Creating RDDs from DataFrames

We can easily convert back from a DataFrame to an RDD using the pyspark.sql.DataFrame.rdd() method, along with pyspark.sql.Row.asDict() if we desire a Python dict of our records.


In [19]:
job_counts.rdd.map(lambda x: x.asDict()).collect()


Out[19]:
[{'name': 'Donald Trump', 'total': 1},
 {'name': 'Florian Liebert', 'total': 1},
 {'name': 'Don Brown', 'total': 1},
 {'name': 'Russell Jurney', 'total': 2},
 {'name': 'Steve Jobs', 'total': 1}]

Exercises

  1. Using the data from item 4 in the exercise above, convert the data back to its original form, a local collection of dict elements.

In [20]:
my_df.rdd.map(lambda x: x.asDict()).collect()


Out[20]:
[{'interest': 'Ancient Greece', 'name': 'Russell Jurney'},
 {'interest': 'Virtual Reality', 'name': 'Chris Jurney'},
 {'interest': 'Sports', 'name': 'Bill Jurney'},
 {'interest': 'Wildlife', 'name': 'Ruth Jurney'},
 {'interest': 'Sports', 'name': 'Bob Smith'}]
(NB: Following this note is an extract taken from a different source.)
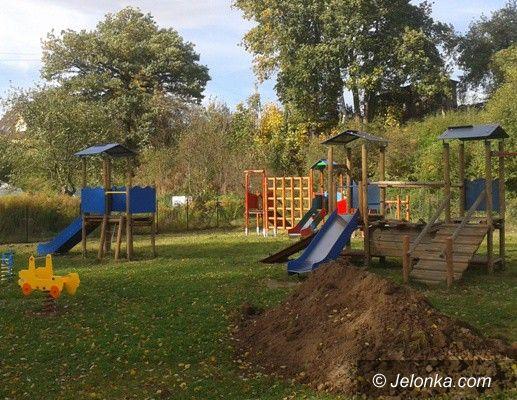 Mysłakowice: Ogródek jordanowski w Łomnicy prawie gotowy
Loading and Inspecting Parquet Files

Using the SparkSession to load files as DataFrames and inspecting their contents...


In [22]:
# Load the parquet file containing flight delay records
on_time_dataframe = spark.read.parquet('../data/on_time_performance.parquet')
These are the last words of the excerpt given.